SHORT EXERCISE 1: Transcribe the Defence Committee hearing transcript below exactly.
* begin PASSAGE SHOWN *
Defence Equipment 2009 - Defence Committee Contents


Examination of Witnesses (Questions 40-59)

MR MIKE TURNER CBE, MR IAN GODDEN, DR SANDY WILSON AND MR BOB KEEN

18 NOVEMBER 2008

  Q40  Linda Gilroy: Are the lessons from that not being learnt?

  Mr Turner: I think on existing programmes like Tornado and Harrier, yes, this issue comes down to the future programme and getting an agreement. We have some in principle, as on the naval side and the military aircraft side and on the helicopter side. Without the long-term funding commitment, MoD cannot go beyond statements in principle: this is what we want to do. You can have the strategy, back to the original DIS, but without the money to put it into effect, you cannot do it. All the intent is there and I am pleased that MoD now talks about partnering and outsourcing and transparency. John Hutton and Quentin are very committed to that. The problem they face is this future equipment programme.

  Q41  Chairman: Did not the Tornado savings get put in place before the merger?

  Mr Turner: Yes. We were talking about it with the DLO for many years, yes, before the merger but bringing the DPA and the DLO together made the budgeting and planning of it all that much easier because we had the wall between them before.

  Mr Keen: I do not think it derived from the merger but the underpinning principles of the programme of partnering are clearly consistent with the sort of principles that the new organisation is trying to embed in the way they do business.

  Q42  Chairman: Consistent with but the merger was not necessary for those savings to be made?

  Mr Turner: It made it much easier.

  Q43  John Smith: That was the one example you gave of the specific benefits of the merger and it predates the merger. What examples can you give of direct benefits to industry of the merger of DLO and DPA?

  Mr Godden: You have to be careful here. It takes 18 months to get these things embedded. You cannot give historical evidence of something that is happening right now.

  Q44  John Smith: You were unanimous in your welcome of the merger. You said it was great and everything is going to work out well.
* end PASSAGE SHOWN *
SHORT EXERCISE 2: From the entries below, restate word for word everything from the line containing "What physical distance" down to the line containing "438 centimetres".
* begin RECORDS PROVIDED *
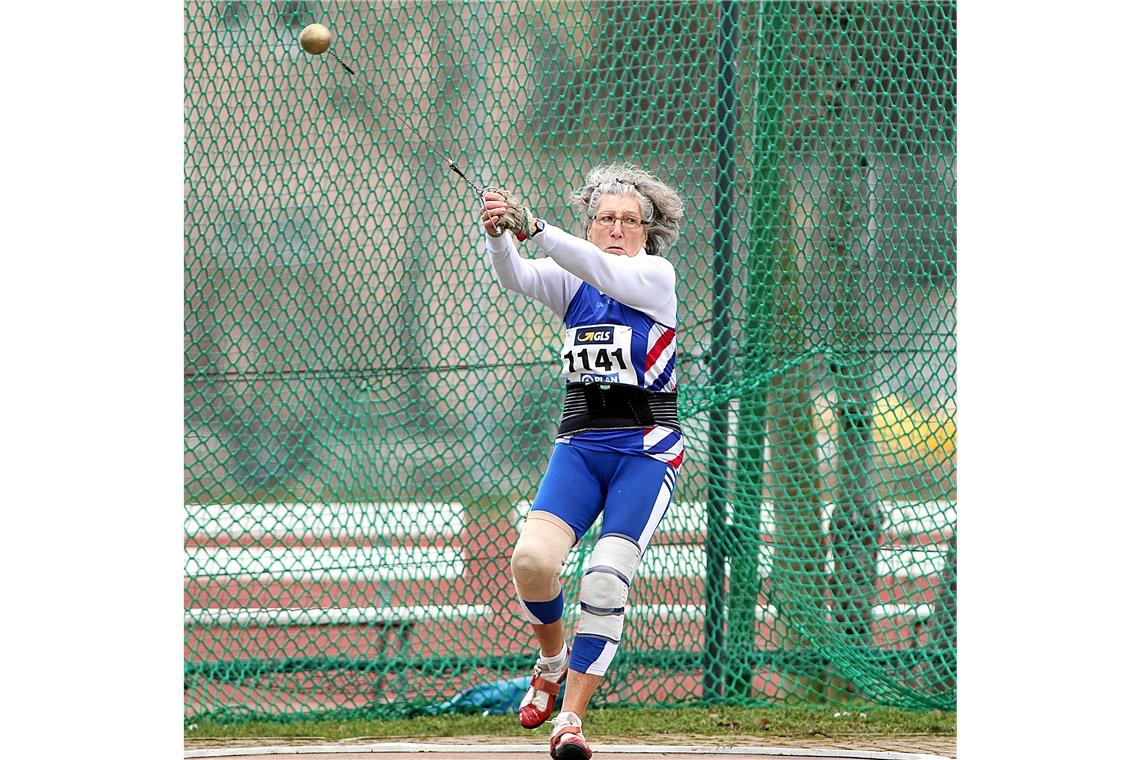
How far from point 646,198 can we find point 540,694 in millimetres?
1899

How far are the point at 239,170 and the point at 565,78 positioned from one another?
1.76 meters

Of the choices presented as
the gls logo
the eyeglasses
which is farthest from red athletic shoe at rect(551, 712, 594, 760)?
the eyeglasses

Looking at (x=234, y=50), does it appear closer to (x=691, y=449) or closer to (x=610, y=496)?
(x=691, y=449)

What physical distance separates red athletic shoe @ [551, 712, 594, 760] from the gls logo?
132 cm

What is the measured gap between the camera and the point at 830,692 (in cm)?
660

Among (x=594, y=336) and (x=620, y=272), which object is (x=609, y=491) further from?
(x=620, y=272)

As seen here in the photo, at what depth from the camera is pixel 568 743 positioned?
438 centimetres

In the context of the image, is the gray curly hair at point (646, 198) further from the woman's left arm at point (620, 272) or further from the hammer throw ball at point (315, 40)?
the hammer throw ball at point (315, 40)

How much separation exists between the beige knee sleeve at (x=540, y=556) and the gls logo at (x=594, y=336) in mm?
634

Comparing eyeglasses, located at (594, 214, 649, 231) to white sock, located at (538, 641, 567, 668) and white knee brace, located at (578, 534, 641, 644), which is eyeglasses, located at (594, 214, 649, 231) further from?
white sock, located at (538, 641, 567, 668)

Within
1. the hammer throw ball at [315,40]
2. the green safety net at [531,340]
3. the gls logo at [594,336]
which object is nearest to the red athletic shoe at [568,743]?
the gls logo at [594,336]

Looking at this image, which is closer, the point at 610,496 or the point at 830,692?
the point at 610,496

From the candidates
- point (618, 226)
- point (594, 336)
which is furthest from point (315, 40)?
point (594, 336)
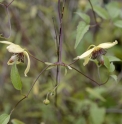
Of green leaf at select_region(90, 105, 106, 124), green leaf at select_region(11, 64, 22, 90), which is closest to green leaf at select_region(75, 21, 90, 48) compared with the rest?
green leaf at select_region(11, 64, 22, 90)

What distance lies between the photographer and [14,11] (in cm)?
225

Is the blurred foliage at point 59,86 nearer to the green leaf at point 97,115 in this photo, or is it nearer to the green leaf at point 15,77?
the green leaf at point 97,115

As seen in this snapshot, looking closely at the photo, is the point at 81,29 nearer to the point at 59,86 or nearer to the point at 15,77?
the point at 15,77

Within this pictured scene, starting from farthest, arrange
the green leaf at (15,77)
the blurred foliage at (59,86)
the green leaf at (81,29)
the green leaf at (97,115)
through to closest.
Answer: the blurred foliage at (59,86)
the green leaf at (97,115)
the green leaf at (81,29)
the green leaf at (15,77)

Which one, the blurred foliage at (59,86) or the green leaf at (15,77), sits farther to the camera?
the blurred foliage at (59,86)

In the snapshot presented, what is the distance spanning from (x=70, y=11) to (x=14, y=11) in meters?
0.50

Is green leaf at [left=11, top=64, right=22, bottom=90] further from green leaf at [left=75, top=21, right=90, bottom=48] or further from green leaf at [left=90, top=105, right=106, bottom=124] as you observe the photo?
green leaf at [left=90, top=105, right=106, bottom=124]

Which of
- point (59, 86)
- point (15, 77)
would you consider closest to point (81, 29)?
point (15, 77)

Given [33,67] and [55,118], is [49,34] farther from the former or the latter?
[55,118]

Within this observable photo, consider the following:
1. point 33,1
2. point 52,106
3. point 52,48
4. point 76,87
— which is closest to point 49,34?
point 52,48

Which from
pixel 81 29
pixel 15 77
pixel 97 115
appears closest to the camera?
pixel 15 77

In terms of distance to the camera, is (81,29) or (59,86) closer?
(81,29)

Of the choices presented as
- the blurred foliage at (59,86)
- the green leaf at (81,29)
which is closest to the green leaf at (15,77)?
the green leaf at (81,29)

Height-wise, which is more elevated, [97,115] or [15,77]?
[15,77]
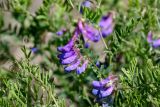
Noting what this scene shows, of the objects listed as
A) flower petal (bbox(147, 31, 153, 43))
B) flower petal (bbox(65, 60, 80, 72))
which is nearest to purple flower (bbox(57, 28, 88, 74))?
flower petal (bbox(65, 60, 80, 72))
* end RECORDS PROVIDED *
TASK SOLUTION 1:
Defence Equipment 2009 - Defence Committee Contents


Examination of Witnesses (Questions 40-59)

MR MIKE TURNER CBE, MR IAN GODDEN, DR SANDY WILSON AND MR BOB KEEN

18 NOVEMBER 2008

  Q40  Linda Gilroy: Are the lessons from that not being learnt?

  Mr Turner: I think on existing programmes like Tornado and Harrier, yes, this issue comes down to the future programme and getting an agreement. We have some in principle, as on the naval side and the military aircraft side and on the helicopter side. Without the long-term funding commitment, MoD cannot go beyond statements in principle: this is what we want to do. You can have the strategy, back to the original DIS, but without the money to put it into effect, you cannot do it. All the intent is there and I am pleased that MoD now talks about partnering and outsourcing and transparency. John Hutton and Quentin are very committed to that. The problem they face is this future equipment programme.

  Q41  Chairman: Did not the Tornado savings get put in place before the merger?

  Mr Turner: Yes. We were talking about it with the DLO for many years, yes, before the merger but bringing the DPA and the DLO together made the budgeting and planning of it all that much easier because we had the wall between them before.

  Mr Keen: I do not think it derived from the merger but the underpinning principles of the programme of partnering are clearly consistent with the sort of principles that the new organisation is trying to embed in the way they do business.

  Q42  Chairman: Consistent with but the merger was not necessary for those savings to be made?

  Mr Turner: It made it much easier.

  Q43  John Smith: That was the one example you gave of the specific benefits of the merger and it predates the merger. What examples can you give of direct benefits to industry of the merger of DLO and DPA?

  Mr Godden: You have to be careful here. It takes 18 months to get these things embedded. You cannot give historical evidence of something that is happening right now.

  Q44  John Smith: You were unanimous in your welcome of the merger. You said it was great and everything is going to work out well.

TASK SOLUTION 2:
What physical distance separates red athletic shoe @ [551, 712, 594, 760] from the gls logo?
132 cm

What is the measured gap between the camera and the point at 830,692 (in cm)?
660

Among (x=594, y=336) and (x=620, y=272), which object is (x=609, y=491) further from?
(x=620, y=272)

As seen here in the photo, at what depth from the camera is pixel 568 743 positioned?
438 centimetres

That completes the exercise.